You are viewing a plain text version of this content. The canonical link for it is here.

Posted to common-user@hadoop.apache.org by Nathan Fiedler <na...@gmail.com> on 2008/04/01 00:55:13 UTC

Re: reduce task hanging or just slow?

I don't have any particular experience with this, but perhaps X-Trace
[1] can help. The presentation given at the Hadoop Summit was very
impressive, looks like a great debugging tool. There are hooks already
in Hadoop, so I think it's just a matter of enabling them, collecting
the data, and generating the pretty graphs, at which point hopefully
the cause becomes clear.

n

[1] http://www.x-trace.net/

On Mon, Mar 31, 2008 at 12:07 PM, Colin Freas <co...@gmail.com> wrote:
> I've set up a job to run on my small 4 (sometimes 5) node cluster on dual
>  processor server boxes with 2-8GB of memory.
>
>  My job processes 24 100-300MB files that are a days worth of logs, total
>  data is about 6GB.
>
>  I've modified the word count example to do what I need, and it works fine on
>  small test files.
>
>  I've set the number of map tasks at 200, the number of reduce tasks to 14.
>  Things seem to go along fine, the map % climbs nicely, along with the
>  reduce.  Once the map hits 100% though, the reduce % stops increasing.
>  Right now it's stuck around 58%.  I was hoping changing the number of reduce
>  tasks would help, but I'm not really sure it did.  I had tried this once
>  before with the default number of deduce jobs, and I got to 100% (Map) and
>  14% (Reduce) before I saw this hanging behavior.
>
>  I'm just trying to understand what's happening here, and if there's
>  something I can do to increase the performance, short of adding nodes.  Is
>  it likely I've set something up incorrectly somewhere?
>
>  Any help appreciated.
>
>  Thanks!
>
>  -Colin
>

Re: reduce task hanging or just slow?

Posted by Colin Freas <co...@gmail.com>.

I believe that this is exactly what happened.

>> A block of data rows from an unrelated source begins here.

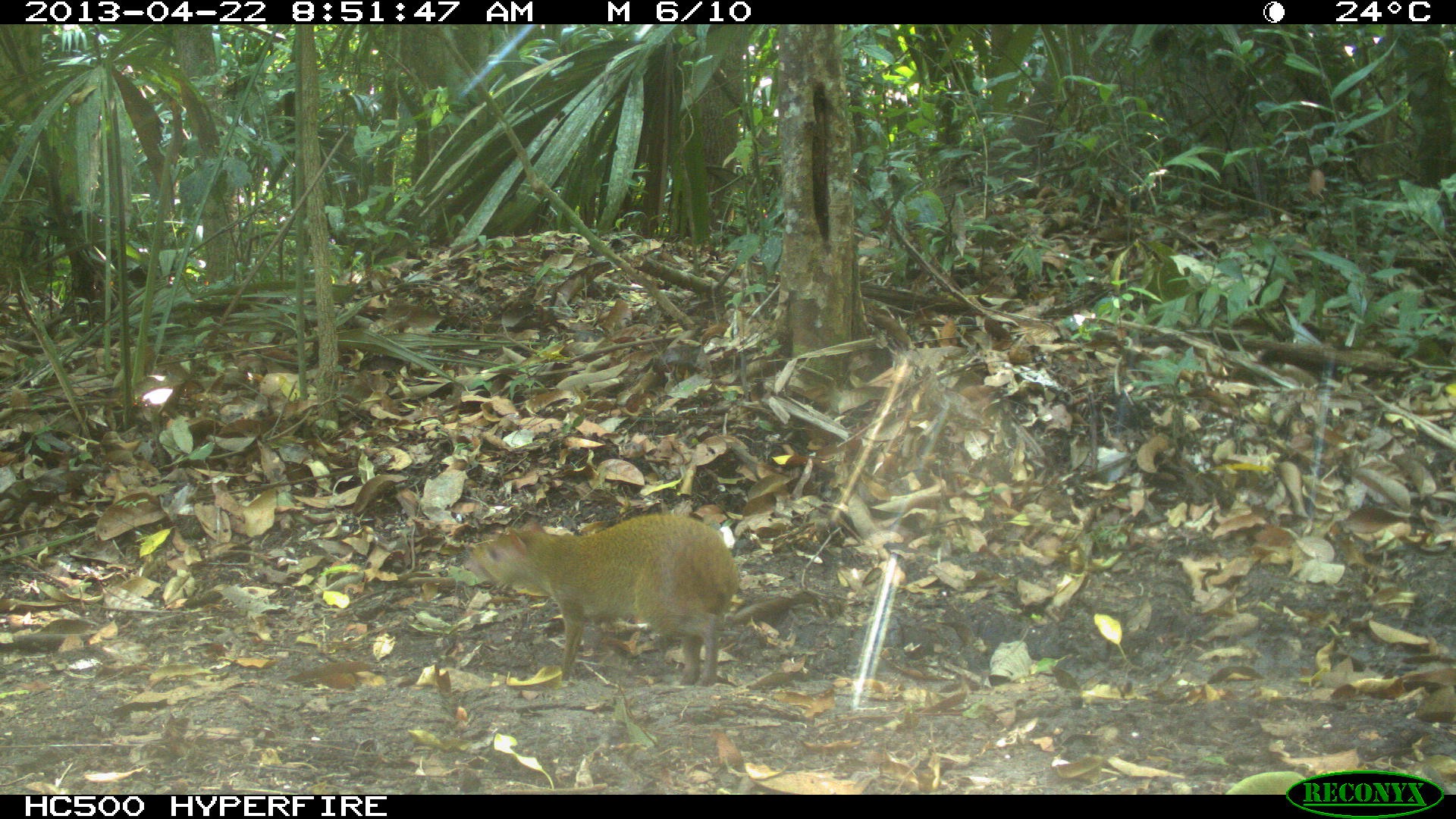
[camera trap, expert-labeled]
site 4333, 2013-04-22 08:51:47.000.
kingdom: Animalia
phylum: Chordata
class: Mammalia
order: Rodentia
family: Dasyproctidae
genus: Dasyprocta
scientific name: Dasyprocta punctata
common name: central american agouti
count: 1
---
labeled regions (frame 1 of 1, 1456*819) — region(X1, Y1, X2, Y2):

I'm not sure exactly what happened, but the networking stack on the master
node was all screwed up somehow.  All the machines serve double duty as
development boxes, and they're on two different networks.  The master node
could contact the cluster network but not the open net.  Once we got that
working, things seemed alright, even though before that all the cluster
machines could contact the master node on private gig-e network.

So, this is a pain in the ass.  Is there a way to get it to bind hostnames
to the ips in my slaves file?  Or just use the ips in slaves outright?  And
is there some way to know for sure this is what the problem is?  Is this
related to HADOOP-1374?  Could that bug be this hostname thing?

-Colin

On Mon, Mar 31, 2008 at 8:58 PM, Mafish Liu <ma...@gmail.com> wrote:

> Hi:
>    I have met the similar problem with you.  Finally, I found that this
> problem was caused by the hostname resolution because hadoop use hostname
> to
> access other nodes.
>    To fix this, try open your jobtracker log file( It often resides in
> $HADOOP_HOME/logs/hadoop-xxxx-jobtracker-xxxx.log ) to see if there is a
> error:
> "FATAL org.apache.hadoop.mapred.JobTracker: java.net.UnknownHostException:
> Invalid hostname for server: local"
>    If, it is, adding ip-hostname pairs to /etc/hosts files on all of you
> nodes may fix this problem.
>
> Good luck and best regards.
>
> Mafish
>
> --
> Mafish@gmail.com
> Institute of Computing Technology, Chinese Academy of Sciences, Beijing.
>

Re: reduce task hanging or just slow?

Posted by Mafish Liu <ma...@gmail.com>.

Hi:
    I have met the similar problem with you.  Finally, I found that this
problem was caused by the hostname resolution because hadoop use hostname to
access other nodes.
    To fix this, try open your jobtracker log file( It often resides in
$HADOOP_HOME/logs/hadoop-xxxx-jobtracker-xxxx.log ) to see if there is a
error:
"FATAL org.apache.hadoop.mapred.JobTracker: java.net.UnknownHostException:
Invalid hostname for server: local"
    If, it is, adding ip-hostname pairs to /etc/hosts files on all of you
nodes may fix this problem.

Good luck and best regards.

Mafish

-- 
Mafish@gmail.com
Institute of Computing Technology, Chinese Academy of Sciences, Beijing.